AMS 303 GRAPH THEORY
Class Time and Place: TuTh 3:00-4:20 pm in Light Engineerin 102.
Instructor: Prof. Alan Tucker
Office Hours: ALL OFFICE HOURS ON ZOOM (see Zoom Meetings on Blackboard): Wed 10am - noon
Tu Th noon-1:30 pm, and Friday 3-4 pm and by apppointment
How to reach me: email: firstname.lastname@example.org
Course Texts:Introduction to Graph Theory, Fifth Edition,
by R. Wilson, customized for Stony Brook (for students with Wilson's 4th edition, see conversion of HW problems), and
Applied Combinatorics, Sixth Edition, by A.Tucker, John Wiley & Sons.
Tests: one quiz 20 pts, two mid-terms of 75 and 55, and take-home
project of 40 pts.
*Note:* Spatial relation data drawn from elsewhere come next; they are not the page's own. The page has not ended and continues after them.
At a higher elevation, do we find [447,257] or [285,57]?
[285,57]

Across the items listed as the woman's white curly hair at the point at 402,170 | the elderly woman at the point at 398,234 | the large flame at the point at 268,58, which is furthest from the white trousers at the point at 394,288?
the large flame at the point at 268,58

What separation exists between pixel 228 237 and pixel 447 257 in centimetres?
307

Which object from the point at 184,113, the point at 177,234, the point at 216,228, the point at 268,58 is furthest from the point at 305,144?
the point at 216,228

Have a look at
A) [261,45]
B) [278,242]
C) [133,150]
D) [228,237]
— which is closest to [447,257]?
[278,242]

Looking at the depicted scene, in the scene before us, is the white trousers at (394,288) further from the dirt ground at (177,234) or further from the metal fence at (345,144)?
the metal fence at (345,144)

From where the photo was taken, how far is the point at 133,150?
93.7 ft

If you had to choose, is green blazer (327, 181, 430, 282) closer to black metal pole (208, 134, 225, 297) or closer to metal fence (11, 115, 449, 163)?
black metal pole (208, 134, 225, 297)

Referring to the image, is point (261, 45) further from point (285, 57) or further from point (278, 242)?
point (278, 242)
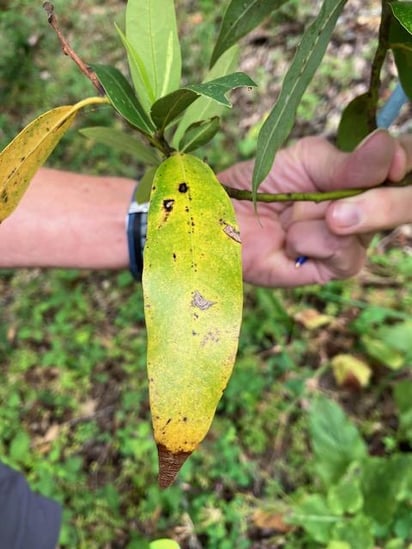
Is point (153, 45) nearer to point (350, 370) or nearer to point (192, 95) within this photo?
point (192, 95)

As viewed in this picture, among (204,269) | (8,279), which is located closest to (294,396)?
(8,279)

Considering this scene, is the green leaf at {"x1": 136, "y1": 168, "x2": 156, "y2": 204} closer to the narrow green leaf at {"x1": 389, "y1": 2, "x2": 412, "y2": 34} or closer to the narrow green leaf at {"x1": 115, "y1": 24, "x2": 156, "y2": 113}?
the narrow green leaf at {"x1": 115, "y1": 24, "x2": 156, "y2": 113}

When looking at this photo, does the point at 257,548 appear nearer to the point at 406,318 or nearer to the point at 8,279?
the point at 406,318

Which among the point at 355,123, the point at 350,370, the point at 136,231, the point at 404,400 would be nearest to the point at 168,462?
the point at 355,123

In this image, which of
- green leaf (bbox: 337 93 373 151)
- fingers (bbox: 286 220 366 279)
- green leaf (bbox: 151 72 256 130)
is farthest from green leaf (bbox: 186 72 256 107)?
fingers (bbox: 286 220 366 279)

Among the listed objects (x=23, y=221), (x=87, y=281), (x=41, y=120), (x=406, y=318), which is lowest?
(x=41, y=120)

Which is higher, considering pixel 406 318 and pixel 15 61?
pixel 15 61

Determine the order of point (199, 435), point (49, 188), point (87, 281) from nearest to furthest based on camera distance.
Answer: point (199, 435) → point (49, 188) → point (87, 281)
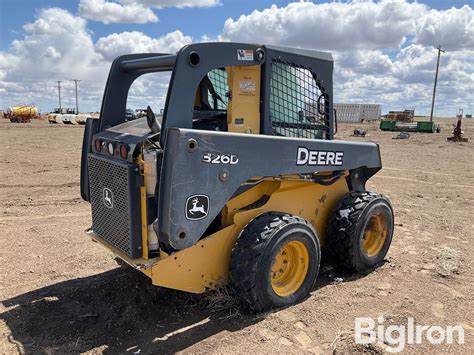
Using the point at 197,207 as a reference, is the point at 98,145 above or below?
above

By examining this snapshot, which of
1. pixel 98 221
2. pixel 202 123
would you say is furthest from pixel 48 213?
pixel 202 123

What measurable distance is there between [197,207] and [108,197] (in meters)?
1.01

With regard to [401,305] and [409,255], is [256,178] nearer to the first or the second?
[401,305]

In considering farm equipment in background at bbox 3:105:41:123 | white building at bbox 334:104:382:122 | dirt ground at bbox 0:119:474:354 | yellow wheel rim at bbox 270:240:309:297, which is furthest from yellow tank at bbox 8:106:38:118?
yellow wheel rim at bbox 270:240:309:297

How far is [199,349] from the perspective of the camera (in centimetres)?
350

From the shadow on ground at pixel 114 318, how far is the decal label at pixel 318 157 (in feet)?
4.31

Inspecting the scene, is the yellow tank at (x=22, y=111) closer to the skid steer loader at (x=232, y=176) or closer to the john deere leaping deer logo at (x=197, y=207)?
the skid steer loader at (x=232, y=176)

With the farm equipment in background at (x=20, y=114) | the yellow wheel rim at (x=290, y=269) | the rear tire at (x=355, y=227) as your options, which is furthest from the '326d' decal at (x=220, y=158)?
the farm equipment in background at (x=20, y=114)

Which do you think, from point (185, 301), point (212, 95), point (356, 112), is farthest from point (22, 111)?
point (185, 301)

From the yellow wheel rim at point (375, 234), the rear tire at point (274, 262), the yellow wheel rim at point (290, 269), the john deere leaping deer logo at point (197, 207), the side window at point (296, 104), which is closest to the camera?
the john deere leaping deer logo at point (197, 207)

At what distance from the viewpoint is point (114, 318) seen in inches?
159

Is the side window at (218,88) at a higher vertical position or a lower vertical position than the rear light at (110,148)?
higher

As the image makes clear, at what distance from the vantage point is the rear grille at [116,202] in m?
3.69

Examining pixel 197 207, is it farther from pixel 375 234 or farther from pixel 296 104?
pixel 375 234
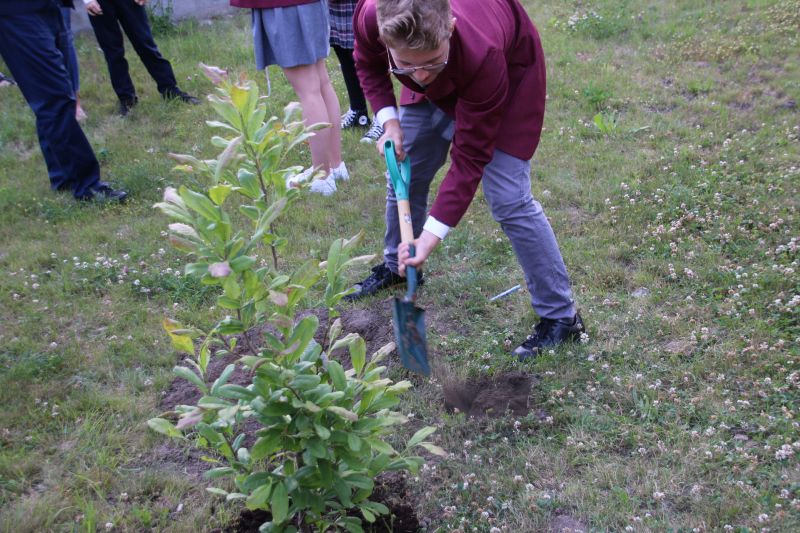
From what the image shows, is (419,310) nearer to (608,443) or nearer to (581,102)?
(608,443)

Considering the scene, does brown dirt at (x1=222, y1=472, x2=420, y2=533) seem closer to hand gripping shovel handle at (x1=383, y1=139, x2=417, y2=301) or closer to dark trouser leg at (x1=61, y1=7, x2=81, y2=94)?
hand gripping shovel handle at (x1=383, y1=139, x2=417, y2=301)

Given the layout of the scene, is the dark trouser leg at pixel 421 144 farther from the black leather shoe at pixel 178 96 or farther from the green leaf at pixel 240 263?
the black leather shoe at pixel 178 96

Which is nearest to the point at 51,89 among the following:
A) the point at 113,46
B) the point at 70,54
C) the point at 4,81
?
the point at 70,54

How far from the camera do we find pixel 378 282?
3.88 meters

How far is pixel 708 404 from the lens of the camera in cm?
286

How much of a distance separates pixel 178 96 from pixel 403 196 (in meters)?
4.47

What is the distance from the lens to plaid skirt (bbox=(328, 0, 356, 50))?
569cm

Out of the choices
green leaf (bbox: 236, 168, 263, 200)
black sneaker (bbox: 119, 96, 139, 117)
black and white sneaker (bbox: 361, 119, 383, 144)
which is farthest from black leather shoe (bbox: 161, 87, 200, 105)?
green leaf (bbox: 236, 168, 263, 200)

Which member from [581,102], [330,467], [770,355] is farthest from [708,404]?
[581,102]

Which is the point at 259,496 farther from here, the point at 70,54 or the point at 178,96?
the point at 178,96

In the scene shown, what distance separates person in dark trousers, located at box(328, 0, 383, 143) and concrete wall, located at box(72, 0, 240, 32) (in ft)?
11.6

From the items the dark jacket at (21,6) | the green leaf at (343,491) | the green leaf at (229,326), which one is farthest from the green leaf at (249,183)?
the dark jacket at (21,6)

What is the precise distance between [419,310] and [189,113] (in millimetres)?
4429

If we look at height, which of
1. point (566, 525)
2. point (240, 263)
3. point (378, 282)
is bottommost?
point (378, 282)
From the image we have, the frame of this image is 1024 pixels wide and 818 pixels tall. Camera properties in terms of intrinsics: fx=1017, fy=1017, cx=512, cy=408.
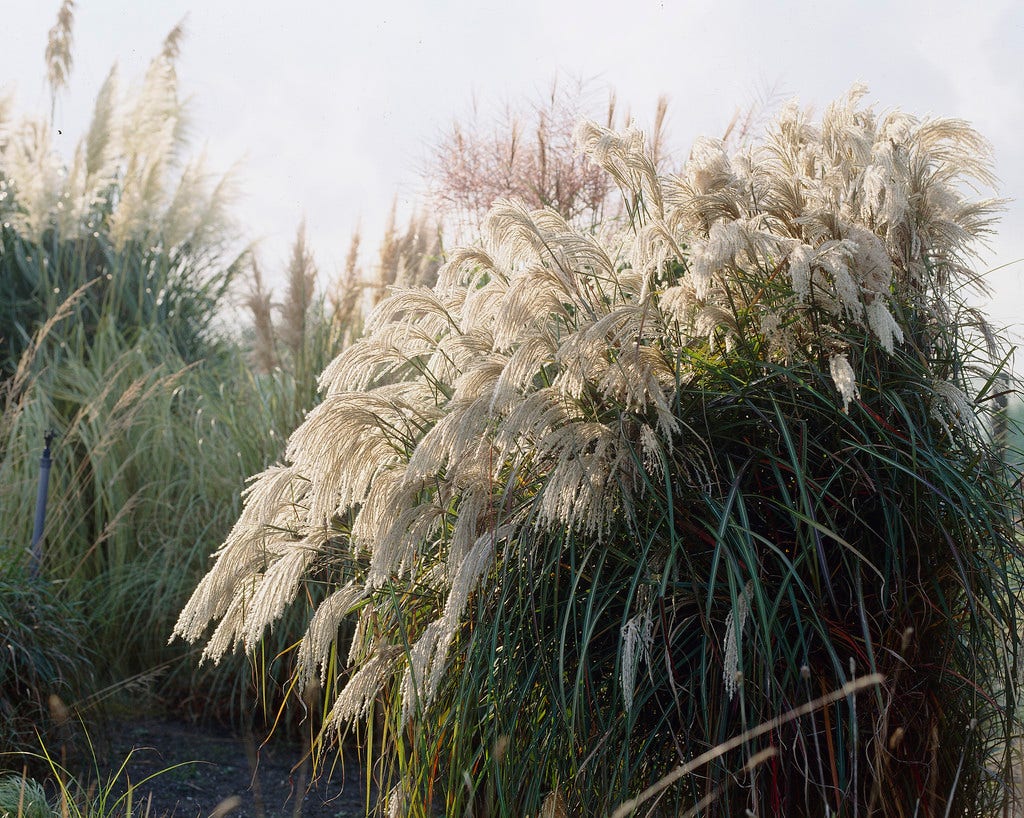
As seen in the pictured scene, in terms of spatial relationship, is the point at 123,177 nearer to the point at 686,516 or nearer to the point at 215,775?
the point at 215,775

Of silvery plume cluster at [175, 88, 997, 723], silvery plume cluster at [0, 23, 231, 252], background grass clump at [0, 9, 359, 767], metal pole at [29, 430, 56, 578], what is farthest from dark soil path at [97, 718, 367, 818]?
silvery plume cluster at [0, 23, 231, 252]

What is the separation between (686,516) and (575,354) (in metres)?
0.44

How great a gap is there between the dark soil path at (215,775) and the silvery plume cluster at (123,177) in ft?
10.9

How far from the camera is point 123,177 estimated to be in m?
6.77

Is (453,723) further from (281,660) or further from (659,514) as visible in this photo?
(281,660)

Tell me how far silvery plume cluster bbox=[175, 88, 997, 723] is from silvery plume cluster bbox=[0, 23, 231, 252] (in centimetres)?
430

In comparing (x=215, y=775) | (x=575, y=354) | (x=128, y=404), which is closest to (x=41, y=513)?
(x=128, y=404)

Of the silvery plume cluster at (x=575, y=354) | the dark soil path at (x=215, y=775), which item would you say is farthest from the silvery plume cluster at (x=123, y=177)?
the silvery plume cluster at (x=575, y=354)

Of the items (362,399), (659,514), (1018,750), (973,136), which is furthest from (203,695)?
(973,136)

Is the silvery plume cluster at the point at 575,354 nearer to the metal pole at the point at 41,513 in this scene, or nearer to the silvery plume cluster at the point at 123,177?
the metal pole at the point at 41,513

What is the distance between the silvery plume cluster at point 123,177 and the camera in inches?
249

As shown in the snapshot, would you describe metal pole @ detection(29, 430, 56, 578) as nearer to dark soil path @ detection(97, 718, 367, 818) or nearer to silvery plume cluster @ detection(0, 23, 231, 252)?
dark soil path @ detection(97, 718, 367, 818)

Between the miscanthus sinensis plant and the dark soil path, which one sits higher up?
the miscanthus sinensis plant

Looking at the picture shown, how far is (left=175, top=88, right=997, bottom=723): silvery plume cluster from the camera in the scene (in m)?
2.15
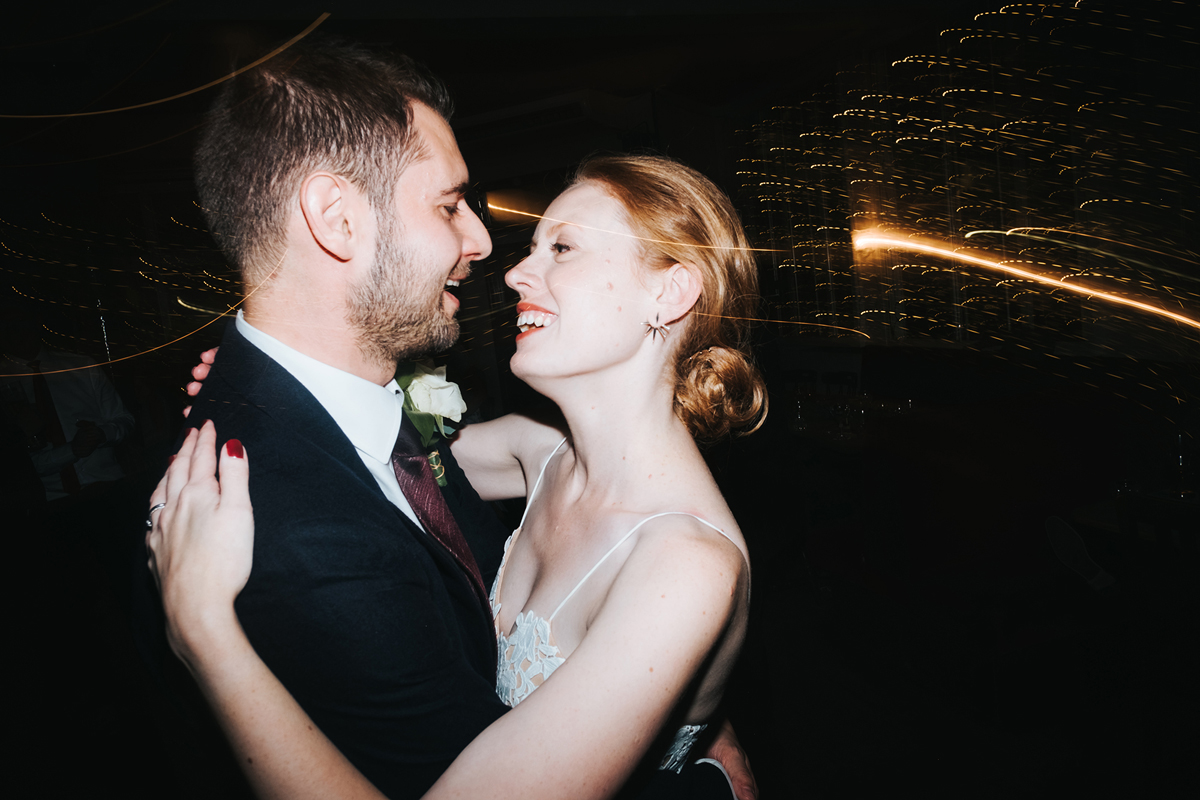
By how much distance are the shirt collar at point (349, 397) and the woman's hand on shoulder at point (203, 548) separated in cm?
19

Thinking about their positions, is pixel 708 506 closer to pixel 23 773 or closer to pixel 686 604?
pixel 686 604

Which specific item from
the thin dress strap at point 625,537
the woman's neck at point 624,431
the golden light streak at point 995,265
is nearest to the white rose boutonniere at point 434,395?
the woman's neck at point 624,431

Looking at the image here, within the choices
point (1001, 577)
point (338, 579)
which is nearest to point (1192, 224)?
point (1001, 577)

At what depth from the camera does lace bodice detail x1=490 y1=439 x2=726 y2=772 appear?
1168 millimetres

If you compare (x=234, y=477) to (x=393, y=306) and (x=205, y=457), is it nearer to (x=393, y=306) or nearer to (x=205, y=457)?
(x=205, y=457)

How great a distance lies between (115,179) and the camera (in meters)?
1.21

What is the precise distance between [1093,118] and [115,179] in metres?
4.68

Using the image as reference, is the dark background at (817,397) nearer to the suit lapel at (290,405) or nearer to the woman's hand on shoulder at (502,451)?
the suit lapel at (290,405)

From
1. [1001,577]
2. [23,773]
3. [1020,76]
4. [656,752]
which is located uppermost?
[1020,76]

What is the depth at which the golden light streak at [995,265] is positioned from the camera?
3809mm

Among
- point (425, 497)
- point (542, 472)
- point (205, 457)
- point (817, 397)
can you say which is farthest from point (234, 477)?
point (817, 397)

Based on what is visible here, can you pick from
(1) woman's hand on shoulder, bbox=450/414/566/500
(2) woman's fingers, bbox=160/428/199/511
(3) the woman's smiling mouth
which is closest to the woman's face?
(3) the woman's smiling mouth

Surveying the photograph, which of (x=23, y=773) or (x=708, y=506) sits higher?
(x=708, y=506)

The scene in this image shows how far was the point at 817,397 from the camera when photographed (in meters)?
4.50
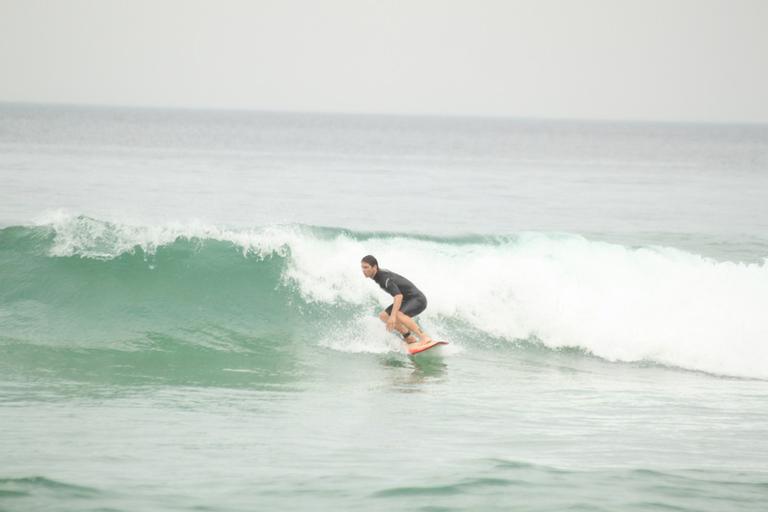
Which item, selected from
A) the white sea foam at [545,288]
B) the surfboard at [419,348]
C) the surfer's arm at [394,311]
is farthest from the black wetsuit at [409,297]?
the white sea foam at [545,288]

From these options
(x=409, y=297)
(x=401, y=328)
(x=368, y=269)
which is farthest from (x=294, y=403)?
(x=409, y=297)

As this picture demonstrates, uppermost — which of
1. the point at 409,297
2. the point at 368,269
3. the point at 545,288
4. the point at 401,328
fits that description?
the point at 368,269

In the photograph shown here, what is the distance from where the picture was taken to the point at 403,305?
39.6ft

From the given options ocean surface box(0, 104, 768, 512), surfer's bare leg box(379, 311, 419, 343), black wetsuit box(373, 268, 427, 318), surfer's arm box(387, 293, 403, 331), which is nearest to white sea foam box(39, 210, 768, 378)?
ocean surface box(0, 104, 768, 512)

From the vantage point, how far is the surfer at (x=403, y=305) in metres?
11.8

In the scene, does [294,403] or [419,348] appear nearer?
[294,403]

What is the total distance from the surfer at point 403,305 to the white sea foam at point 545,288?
0.67 meters

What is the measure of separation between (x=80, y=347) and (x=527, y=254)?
27.8 feet

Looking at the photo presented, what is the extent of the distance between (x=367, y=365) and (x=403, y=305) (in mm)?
918

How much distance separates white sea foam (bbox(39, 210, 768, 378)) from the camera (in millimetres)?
13680

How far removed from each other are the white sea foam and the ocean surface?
5cm

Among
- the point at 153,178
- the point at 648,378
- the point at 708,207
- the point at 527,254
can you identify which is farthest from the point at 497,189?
the point at 648,378

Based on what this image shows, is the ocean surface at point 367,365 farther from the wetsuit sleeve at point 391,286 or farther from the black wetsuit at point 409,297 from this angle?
the wetsuit sleeve at point 391,286

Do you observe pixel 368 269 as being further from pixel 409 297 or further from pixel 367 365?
pixel 367 365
Raw total score is sum of tests and project plus HW score (described below). Total score curved as described at bottom of this webpage.
Homework: Assigned weekly or bi-weekly and submitted through Blackboard.
The 7 HWs have a total score of 42 pts, most are worth 5 pts. The lowest score will be dropped
and the remaining total multiplied by 1/2, for a max of 18 pts, towards the total course score. HWs that are up to one week late will be accepted with a 1 pt penalty.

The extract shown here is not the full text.